## Work to be completed
Rewrite the items below with "utility pole" renamed to "power pole", keeping everything else the same.

## Recorded information
▬▬▬▬▬▬▬▬▬▬
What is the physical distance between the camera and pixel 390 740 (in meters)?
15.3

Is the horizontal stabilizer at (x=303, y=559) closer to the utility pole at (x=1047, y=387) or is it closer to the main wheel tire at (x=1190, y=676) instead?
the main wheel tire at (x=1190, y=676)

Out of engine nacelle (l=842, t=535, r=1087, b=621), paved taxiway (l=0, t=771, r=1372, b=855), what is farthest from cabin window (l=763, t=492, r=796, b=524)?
▬▬▬▬▬▬▬▬▬▬
## Finished exercise
What is the physical distance between the camera and pixel 390 740 (in meters)?
15.3

Is the horizontal stabilizer at (x=303, y=559) closer to the power pole at (x=1047, y=387) or is it closer to the main wheel tire at (x=1190, y=676) instead?
the main wheel tire at (x=1190, y=676)

Out of engine nacelle (l=842, t=535, r=1087, b=621), paved taxiway (l=0, t=771, r=1372, b=855), what is farthest from cabin window (l=763, t=492, r=796, b=524)?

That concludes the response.